Nur terperangah, “Serius?”

Aku mengangguk.

“Nggak apa-apa? Aku cuma gadis desa lho, Gun. Kalau dibandingkan ama Mbak Selly sepertinya nggak pantas,” ucap Nur.

“Kenapa kamu ngomong gitu? Setiap orang itu punya kesempatan yang sama,” kataku, “kau tak perlu merasa minder atau rendah diri. Ini pilihanku dan juga keputusanku.”

Nur mendesah. “Tapi tetep saja, aku nggak enak.”

“Kau tak perlu merasa bersalah atas perasaan orang lain kalau kamu berada di jalan yang benar,” kataku.

Nur Cuma mengangguk tanpa mengucapkan suara. Memang apa yang terjadi biarlah terjadi. Aku sama sekali tak menyesali dengan keputusanku. Apapun yang akan terjadi di masa depan aku sudah siap. Di acara Bersih Desa, kulihat Ki Ageng sedang memimpin upacara seperti do’a. Entah apa maksudnya, aku tak begitu paham dengan acara-acara adat seperti ini. Kepala Desa kemudian memberikan sambutan. Kulihat hasil panen berada di tengah Balai Desa dan satu tumpeng besar ada di tengah. Sementara itu makanan-makanan hasil olahan para penduduk disajikan jadi satu di pinggir tumpeng besar.
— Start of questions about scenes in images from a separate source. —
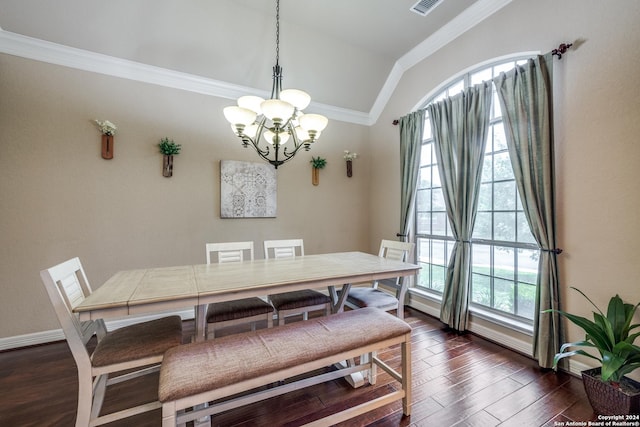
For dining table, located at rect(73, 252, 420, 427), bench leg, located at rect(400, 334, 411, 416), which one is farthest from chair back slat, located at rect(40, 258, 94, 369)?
bench leg, located at rect(400, 334, 411, 416)

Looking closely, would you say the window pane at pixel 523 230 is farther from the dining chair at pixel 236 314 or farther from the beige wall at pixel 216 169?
the dining chair at pixel 236 314

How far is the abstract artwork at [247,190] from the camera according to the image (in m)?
3.35

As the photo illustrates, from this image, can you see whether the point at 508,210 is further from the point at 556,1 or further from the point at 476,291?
the point at 556,1

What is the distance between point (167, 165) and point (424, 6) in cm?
327

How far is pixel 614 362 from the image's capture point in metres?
1.54

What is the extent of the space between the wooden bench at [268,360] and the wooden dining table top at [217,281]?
0.25 m

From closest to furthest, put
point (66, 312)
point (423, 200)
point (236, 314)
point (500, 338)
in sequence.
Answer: point (66, 312), point (236, 314), point (500, 338), point (423, 200)

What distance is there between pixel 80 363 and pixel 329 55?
3693mm

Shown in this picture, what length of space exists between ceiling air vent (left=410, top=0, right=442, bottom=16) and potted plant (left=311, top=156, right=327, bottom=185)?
79.8 inches

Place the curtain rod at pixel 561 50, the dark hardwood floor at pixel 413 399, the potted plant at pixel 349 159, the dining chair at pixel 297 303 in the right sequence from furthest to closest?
the potted plant at pixel 349 159 → the dining chair at pixel 297 303 → the curtain rod at pixel 561 50 → the dark hardwood floor at pixel 413 399

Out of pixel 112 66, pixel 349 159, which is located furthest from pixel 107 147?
pixel 349 159

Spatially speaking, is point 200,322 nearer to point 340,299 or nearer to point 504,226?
point 340,299

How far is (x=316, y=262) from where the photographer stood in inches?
91.6

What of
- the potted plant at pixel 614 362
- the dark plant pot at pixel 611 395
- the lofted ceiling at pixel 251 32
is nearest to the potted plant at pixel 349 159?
the lofted ceiling at pixel 251 32
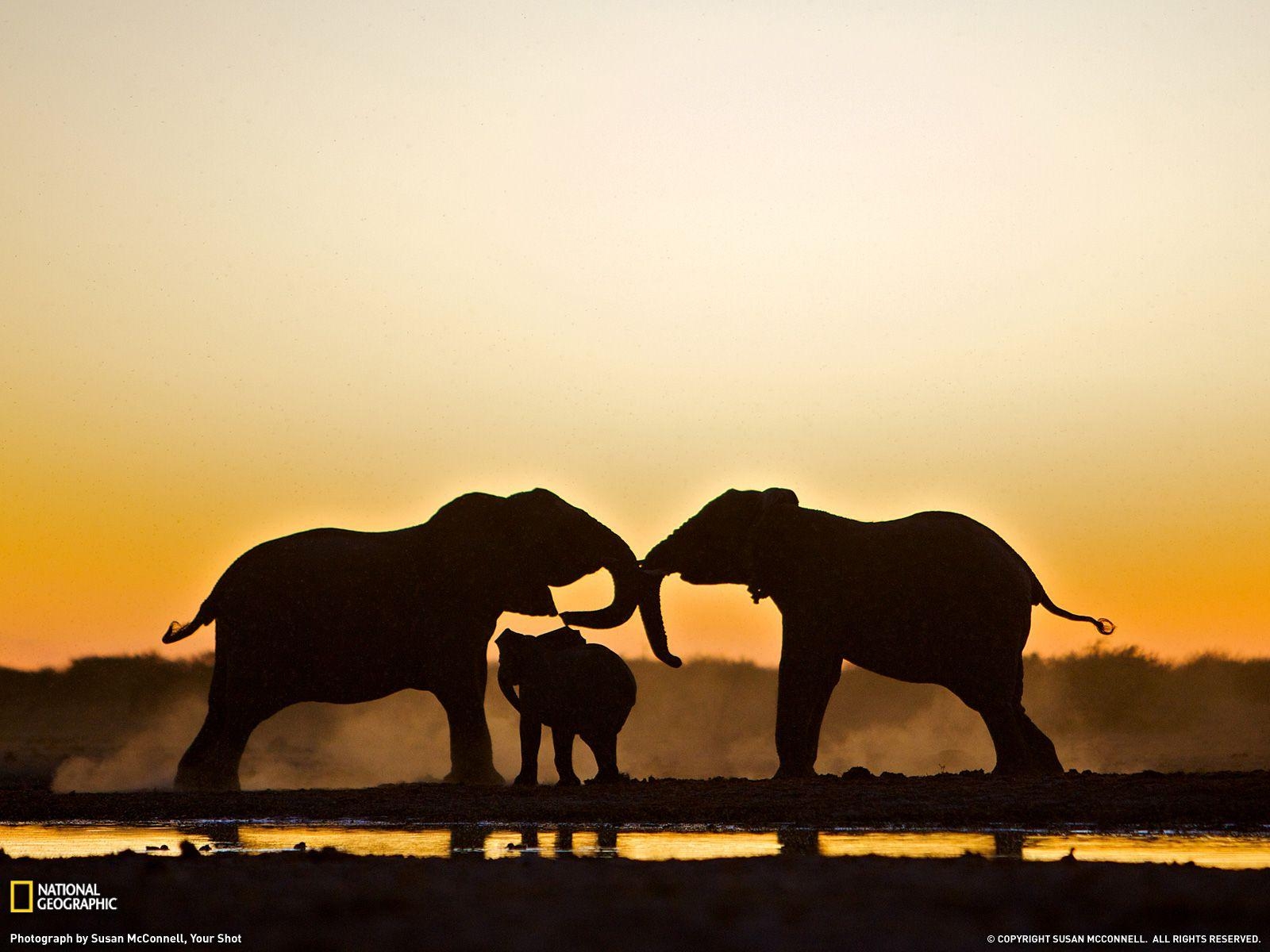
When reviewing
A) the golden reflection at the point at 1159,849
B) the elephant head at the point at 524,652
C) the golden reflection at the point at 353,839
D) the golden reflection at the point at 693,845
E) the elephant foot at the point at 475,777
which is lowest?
the golden reflection at the point at 1159,849

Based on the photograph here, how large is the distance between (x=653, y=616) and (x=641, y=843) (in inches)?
566

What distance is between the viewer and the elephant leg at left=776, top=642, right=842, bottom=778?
2736 cm

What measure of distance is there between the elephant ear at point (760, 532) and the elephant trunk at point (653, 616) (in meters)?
1.86

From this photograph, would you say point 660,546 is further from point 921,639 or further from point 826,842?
point 826,842

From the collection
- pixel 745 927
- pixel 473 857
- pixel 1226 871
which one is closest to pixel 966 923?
pixel 745 927

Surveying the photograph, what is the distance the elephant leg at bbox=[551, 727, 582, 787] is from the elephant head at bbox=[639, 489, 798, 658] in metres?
4.39


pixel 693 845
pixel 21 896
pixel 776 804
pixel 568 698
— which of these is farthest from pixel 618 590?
pixel 21 896

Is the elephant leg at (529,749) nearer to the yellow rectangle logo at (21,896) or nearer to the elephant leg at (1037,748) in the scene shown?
the elephant leg at (1037,748)

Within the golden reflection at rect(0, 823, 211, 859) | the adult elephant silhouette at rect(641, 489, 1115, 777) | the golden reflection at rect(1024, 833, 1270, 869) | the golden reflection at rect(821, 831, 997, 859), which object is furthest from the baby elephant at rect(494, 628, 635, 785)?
the golden reflection at rect(1024, 833, 1270, 869)

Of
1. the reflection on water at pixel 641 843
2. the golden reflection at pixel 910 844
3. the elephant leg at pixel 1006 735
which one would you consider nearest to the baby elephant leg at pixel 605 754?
the elephant leg at pixel 1006 735

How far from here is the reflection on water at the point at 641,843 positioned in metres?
13.8

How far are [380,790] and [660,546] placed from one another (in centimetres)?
820

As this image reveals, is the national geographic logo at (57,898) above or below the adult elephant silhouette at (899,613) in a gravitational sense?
below

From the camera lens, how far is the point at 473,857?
1361 centimetres
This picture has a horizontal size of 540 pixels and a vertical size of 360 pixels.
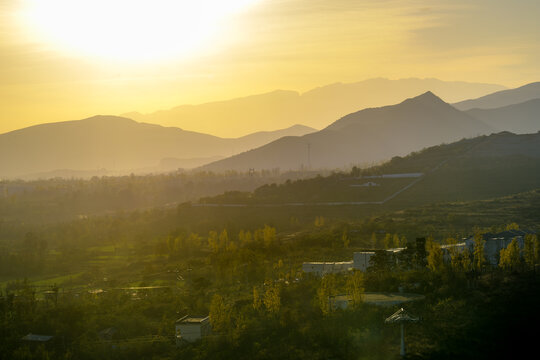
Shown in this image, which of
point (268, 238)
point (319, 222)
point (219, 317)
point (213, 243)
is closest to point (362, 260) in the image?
point (219, 317)

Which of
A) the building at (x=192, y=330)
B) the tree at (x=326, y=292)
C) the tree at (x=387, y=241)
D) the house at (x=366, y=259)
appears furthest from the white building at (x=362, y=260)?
the building at (x=192, y=330)

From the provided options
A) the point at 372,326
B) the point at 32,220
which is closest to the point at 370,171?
the point at 32,220

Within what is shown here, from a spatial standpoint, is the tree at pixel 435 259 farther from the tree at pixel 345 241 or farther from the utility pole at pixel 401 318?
the tree at pixel 345 241

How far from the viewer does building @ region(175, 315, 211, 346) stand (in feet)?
95.3

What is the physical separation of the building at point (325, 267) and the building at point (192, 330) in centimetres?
1046

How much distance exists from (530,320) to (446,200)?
43.9 meters

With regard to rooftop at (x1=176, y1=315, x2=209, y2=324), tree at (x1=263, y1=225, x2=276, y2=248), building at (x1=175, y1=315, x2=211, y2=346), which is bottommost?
building at (x1=175, y1=315, x2=211, y2=346)

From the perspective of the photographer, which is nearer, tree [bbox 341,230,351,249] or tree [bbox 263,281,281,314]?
tree [bbox 263,281,281,314]

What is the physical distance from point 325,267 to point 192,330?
12.3 meters

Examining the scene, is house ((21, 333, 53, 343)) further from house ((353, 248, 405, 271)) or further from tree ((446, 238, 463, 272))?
tree ((446, 238, 463, 272))

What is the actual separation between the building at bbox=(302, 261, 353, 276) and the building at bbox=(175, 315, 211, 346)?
10.5 m

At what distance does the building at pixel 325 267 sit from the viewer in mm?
38847

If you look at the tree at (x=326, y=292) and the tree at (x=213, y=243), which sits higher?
the tree at (x=213, y=243)

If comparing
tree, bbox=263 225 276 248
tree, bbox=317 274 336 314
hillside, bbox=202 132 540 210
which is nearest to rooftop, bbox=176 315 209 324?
tree, bbox=317 274 336 314
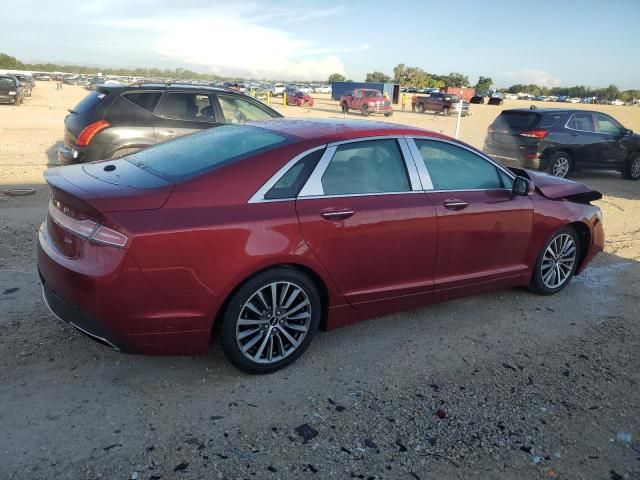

Sambutan-sambutan dari Kepala Desa hingga tokoh tetua akhirnya selesai dan acara makan pun dimulai. Orang-orang tampak berebut untuk mendapatkan tumpeng tersebut. Mereka beranggapan barangsiapa mendapatkan tumpeng itu akan mendapatkan keberkahan darinya. Yah, kepercayaan orang, apa yang bisa aku lakukan?

Dari semua kegembiraan orang-orang, kuliha Bude hanya duduk menyaksikan orang-orang makan sambil tersenyum. Semua orang sibuk makan, tetapi kulihat ada yang berbeda dengan Bude. Beliau menatap lurus ke depan, ke arah Ki Ageng dan kulihat juga keduanya saling melempar pandangan. Apa yang terjadi sebenarnya?

Bude tersenyum sambil memejamkan mata. Dia menghela napas, tetapi Ki Ageng justru sebaliknya. Wajahnya tampak kecut dan mukanya menampakkan raut wajah yang tidak suka. Orang itu bergegas pergi begitu saja dan menghilang di antara keramaian.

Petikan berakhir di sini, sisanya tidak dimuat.